» **Exercise passage**
****************
Last modified: Tuesday, May 19, 2009

School of Education researcher to assist China's efforts to improve English instruction

Private gift funding Chinese professor visit, faculty work in China

May 19, 2009

BLOOMINGTON, Ind. -- A professor from the Indiana University School of Education is heading to China for a month to provide input to Chinese educators who are reforming their English instruction system.

Faridah Pawan will spend a month in China observing classrooms and working with teachers of "English as a Foreign Language" (EFL), as it's called there. Pawan is an assistant professor in the department of Literacy, Culture, and Language Education, and she is director of TACIT -- a program to prepare more English as a Second Language (ESL) instructors.

Prior to her visit, Pawan hosted Wengfang Fan, professor in the Department of Foreign Language at Tsinghua University in Beijing, whom the government has selected to head a massive effort to reform English language instruction in China.
****************
» **Assigned task**
From the article on English instruction in China, set down the passage starting with "Prior to her" and going on through "instruction in China.".

» **Dataset extract**
****************
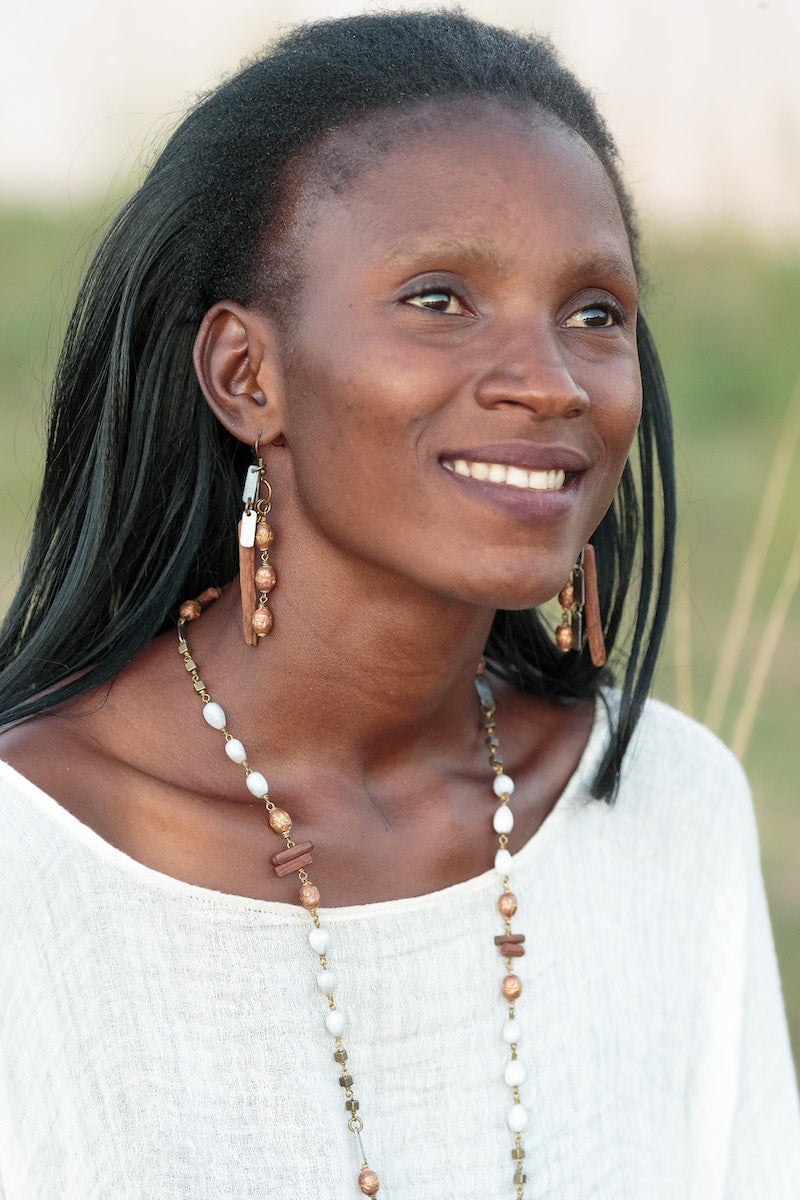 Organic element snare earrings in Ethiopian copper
****************
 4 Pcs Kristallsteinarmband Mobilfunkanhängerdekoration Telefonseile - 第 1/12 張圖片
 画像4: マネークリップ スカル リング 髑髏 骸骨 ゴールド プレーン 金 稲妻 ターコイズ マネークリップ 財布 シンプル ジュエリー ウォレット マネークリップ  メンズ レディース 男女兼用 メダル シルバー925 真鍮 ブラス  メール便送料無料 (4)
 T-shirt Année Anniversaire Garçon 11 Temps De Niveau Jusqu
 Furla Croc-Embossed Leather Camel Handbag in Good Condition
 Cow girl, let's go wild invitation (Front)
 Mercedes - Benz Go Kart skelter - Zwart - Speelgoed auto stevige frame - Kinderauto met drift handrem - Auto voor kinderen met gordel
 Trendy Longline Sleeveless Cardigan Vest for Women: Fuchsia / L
****************
» **Response box**
Prior to her visit, Pawan hosted Wengfang Fan, professor in the Department of Foreign Language at Tsinghua University in Beijing, whom the government has selected to head a massive effort to reform English language instruction in China.